Poco più di un anno fa una ragazza è uscita di casa in Svezia, un venerdì, e da sola è andata di fronte al parlamento per protestare contro i governi perché non fanno nulla contro il cambiamento climatico. Greta Thunberg ha innescato l’interesse e l’impegno di decine di milioni di giovani in tutto il mondo.
Non importa che sia stata lei o chiunque altro, l’importante è che oggi in tutto il mondo migliaia di organizzazioni di giovani abbiano svegliato tutti noi. Ci sono state migliaia di cortei (molti anche in Sardegna), sit-in, approvazione di leggi, mozioni e ordini del giorno che dichiarano lo stato di emergenza climatica.
La casa sta andando a fuoco e noi ci stiamo occupando di tosare l’erba. L’Amazzonia brucia, e insieme a lei tanti altri posti di cui non conosciamo neanche il nome. Dobbiamo cambiare perché il pianeta non ha un sostituto, non esiste una “terra B”.
A livello mondiale si è deciso di realizzare, tra il 20 ed il 27 settembre, il Global Climate Strike, lo “sciopero generale per il clima”. In quella settimana avranno luogo migliaia di azioni di mobilitazione riguardo il cambiamento climatico, con l’obiettivo di aumentare la consapevolezza delle lavoratrici e dei lavoratori sul tema, e di costringere chi detiene il potere politico a realizzare quanto è necessario.
In Italia, e in Sardegna, la Cgil ha aderito alla settimana di mobilitazione e ha chiesto di realizzare ovunque assemblee in cui si discuta il tema, alla presenza di componenti dei nodi locali di Fridays for Future.
Tra le lavoratrici e i lavoratori, e tra gli adulti in generale, la questione può essere vista con sufficienza: “si tratta di una cosa per ragazzini”, “le cose importanti sono altre”, “è roba da fricchettoni figli dei fiori, magari si fanno anche le canne”. Non è così. In Sardegna stiamo conoscendo estati sempre più torride, il sollevamento del livello dei mari (da qua al 2100 Cagliari bassa sarà sommersa e con lei tante fasce costiere), gli incendi ogni anno fanno più paura, sempre di più dobbiamo subire alluvioni e disastri ambientali (ricordate i morti del 2013 e del 2008?), alternati a siccità disastrose. Non c’è anno in cui gli agricoltori, i pastori e i pescatori non denuncino che tutto peggiora. E siamo solamente all’inizio, perché abbiamo poco tempo per invertire la rotta: poi gli effetti saranno terribili per secoli.

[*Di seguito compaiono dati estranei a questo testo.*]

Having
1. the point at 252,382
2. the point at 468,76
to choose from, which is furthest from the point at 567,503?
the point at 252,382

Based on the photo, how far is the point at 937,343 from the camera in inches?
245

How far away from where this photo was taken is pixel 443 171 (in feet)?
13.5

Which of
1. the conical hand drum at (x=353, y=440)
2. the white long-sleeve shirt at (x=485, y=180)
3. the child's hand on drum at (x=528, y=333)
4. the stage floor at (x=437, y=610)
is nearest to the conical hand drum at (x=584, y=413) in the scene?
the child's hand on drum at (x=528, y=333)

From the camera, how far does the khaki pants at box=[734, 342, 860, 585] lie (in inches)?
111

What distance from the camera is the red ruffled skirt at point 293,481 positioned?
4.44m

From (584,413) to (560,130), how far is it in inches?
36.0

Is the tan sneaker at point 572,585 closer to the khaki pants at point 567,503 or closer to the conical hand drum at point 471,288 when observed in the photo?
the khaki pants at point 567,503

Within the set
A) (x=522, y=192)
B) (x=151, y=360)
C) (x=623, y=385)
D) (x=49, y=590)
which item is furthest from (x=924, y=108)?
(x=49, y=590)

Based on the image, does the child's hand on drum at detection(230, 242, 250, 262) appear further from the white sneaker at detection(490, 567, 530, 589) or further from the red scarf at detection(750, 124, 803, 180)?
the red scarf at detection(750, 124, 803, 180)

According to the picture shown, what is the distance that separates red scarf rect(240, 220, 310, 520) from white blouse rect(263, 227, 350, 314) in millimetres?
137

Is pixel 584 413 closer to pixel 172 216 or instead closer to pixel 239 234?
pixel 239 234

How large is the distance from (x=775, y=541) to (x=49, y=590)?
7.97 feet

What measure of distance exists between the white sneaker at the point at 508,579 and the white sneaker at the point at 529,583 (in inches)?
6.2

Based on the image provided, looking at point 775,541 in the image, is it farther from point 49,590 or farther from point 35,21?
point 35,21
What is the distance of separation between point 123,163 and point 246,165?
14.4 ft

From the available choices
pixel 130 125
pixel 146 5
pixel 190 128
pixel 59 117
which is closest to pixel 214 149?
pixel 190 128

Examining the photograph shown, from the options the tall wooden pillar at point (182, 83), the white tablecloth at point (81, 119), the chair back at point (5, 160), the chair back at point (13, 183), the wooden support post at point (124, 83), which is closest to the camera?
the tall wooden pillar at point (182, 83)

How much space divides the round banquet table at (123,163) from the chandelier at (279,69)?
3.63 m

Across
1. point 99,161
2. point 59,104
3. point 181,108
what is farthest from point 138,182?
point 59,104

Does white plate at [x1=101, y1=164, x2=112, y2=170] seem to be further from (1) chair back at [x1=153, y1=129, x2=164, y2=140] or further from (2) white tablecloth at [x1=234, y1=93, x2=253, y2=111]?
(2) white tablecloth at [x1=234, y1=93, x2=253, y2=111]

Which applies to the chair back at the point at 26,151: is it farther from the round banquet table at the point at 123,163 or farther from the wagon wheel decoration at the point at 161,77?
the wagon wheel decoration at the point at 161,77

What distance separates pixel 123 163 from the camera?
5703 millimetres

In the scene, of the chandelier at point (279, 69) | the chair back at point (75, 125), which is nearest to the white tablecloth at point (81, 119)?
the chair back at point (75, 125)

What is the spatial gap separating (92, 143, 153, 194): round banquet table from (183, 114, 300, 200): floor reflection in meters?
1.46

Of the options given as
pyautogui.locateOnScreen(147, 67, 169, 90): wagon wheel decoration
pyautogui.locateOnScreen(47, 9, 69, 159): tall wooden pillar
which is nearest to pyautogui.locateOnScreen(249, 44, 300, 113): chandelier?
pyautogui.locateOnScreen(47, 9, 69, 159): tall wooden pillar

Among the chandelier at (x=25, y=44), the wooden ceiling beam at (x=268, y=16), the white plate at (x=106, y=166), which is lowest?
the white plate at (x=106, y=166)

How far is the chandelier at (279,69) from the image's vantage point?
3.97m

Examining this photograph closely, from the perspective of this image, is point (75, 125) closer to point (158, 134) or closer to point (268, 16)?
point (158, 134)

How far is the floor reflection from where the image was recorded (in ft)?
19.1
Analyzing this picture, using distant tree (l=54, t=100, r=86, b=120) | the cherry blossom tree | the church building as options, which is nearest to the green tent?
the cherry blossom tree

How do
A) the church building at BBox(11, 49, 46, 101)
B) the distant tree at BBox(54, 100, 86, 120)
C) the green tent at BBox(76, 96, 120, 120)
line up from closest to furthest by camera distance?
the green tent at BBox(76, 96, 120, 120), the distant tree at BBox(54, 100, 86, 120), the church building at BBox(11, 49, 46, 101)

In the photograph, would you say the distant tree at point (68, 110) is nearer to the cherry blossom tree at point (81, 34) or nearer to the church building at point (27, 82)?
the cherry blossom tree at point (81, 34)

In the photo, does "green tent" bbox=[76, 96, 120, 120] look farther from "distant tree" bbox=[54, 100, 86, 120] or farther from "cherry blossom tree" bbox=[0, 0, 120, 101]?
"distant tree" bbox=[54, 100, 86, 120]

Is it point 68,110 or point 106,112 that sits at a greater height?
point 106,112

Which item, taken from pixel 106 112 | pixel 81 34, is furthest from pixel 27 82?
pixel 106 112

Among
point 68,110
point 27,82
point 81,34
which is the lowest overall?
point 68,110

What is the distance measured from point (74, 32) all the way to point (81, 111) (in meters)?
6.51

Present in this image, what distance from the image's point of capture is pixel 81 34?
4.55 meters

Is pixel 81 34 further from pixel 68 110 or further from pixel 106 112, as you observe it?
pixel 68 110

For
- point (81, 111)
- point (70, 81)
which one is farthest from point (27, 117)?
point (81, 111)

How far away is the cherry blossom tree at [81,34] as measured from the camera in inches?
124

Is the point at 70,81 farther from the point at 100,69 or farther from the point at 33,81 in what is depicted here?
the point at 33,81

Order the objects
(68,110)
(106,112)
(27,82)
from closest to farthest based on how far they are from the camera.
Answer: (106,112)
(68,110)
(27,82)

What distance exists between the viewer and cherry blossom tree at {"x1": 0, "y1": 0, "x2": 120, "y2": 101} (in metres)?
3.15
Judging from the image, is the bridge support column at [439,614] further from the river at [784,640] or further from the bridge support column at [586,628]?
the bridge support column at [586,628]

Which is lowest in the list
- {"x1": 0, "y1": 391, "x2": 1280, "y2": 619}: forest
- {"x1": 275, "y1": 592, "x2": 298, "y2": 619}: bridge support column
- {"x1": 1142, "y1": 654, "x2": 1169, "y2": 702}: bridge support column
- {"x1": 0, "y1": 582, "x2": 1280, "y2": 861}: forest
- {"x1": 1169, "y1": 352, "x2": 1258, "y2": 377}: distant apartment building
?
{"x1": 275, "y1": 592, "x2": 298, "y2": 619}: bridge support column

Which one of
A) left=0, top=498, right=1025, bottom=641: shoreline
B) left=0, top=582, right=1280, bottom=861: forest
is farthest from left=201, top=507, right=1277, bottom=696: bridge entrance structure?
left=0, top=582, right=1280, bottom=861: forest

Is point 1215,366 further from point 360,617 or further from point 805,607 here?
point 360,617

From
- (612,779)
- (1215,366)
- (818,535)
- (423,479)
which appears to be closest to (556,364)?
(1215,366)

Possiamo decidere di fare finta di nulla e guardare dall’altra parte. Oppure possiamo decidere che i lavoratori della regione, che sono tanti e sono importanti, prendano in mano il problema. Il comparto Regione è interessato oggettivamente e soggettivamente dal tema. Le nostre politiche, e le risorse, non tengono conto di questo obiettivo trasversale. Forestas, un’agenzia che costa circa 225 milioni di euro e ha circa 5.500 dipendenti, non deve forse assumere quale principale missione la questione climatica? L’età media oggi in Forestas è 59 anni. Il Cfva (Corpo Forestale di Vigilanza Ambientale) si deve riammodernare per combattere gli incendi, e serve assumere 500 persone in dieci anni. Non è pensabile che oggi si mandino lavoratori di 64 anni a spegnere gli incendi!
Le tre agenzie agricole devono riorientare le loro attività, la loro strutturazione interna e il profilo pubblico verso questa priorità. Area ha un compito (fare edilizia popolare) per soddisfare un bisogno: diminuire il consumo del suolo e diminuire lo spreco di energia (enorme) nelle abitazioni. Enas ha in gestione una risorsa strategica, l’acqua, e deve essere rilanciato come ente, perché sta chiudendo: non può garantire la sicurezza delle dighe a meno che non arrivi nuovo personale.
Come lavoratrici e lavoratori organizzati, come sindacati, possiamo compiere azioni quotidiane, piccole e grandi, per realizzare risparmio energetico, diminuzione della quantità dei rifiuti prodotti e miglioramento della nostra impronta energetica.
Vogliamo discutere di cambiamento climatico coi giovani protagonisti di questa lotta e con loro organizzarci. Chiediamo alle lavoratrici e lavoratori di farlo con noi. Convocheremo delle assemblee, tra il 20 e il 26 settembre, e proponiamo alle altre sigle sindacali e alle lavoratrici e lavoratori di organizzarle insieme. È l’occasione per discutere anche di grandi scelte di cui sono protagonisti la Giunta e i corpi intermedi sardi (sindacati, organizzazioni datoriali, giornali): metano e rinvio della decarbonizzazione della Sardegna, dal 2025 a (forse) il 2030. Siamo sicuri che sia la soluzione giusta?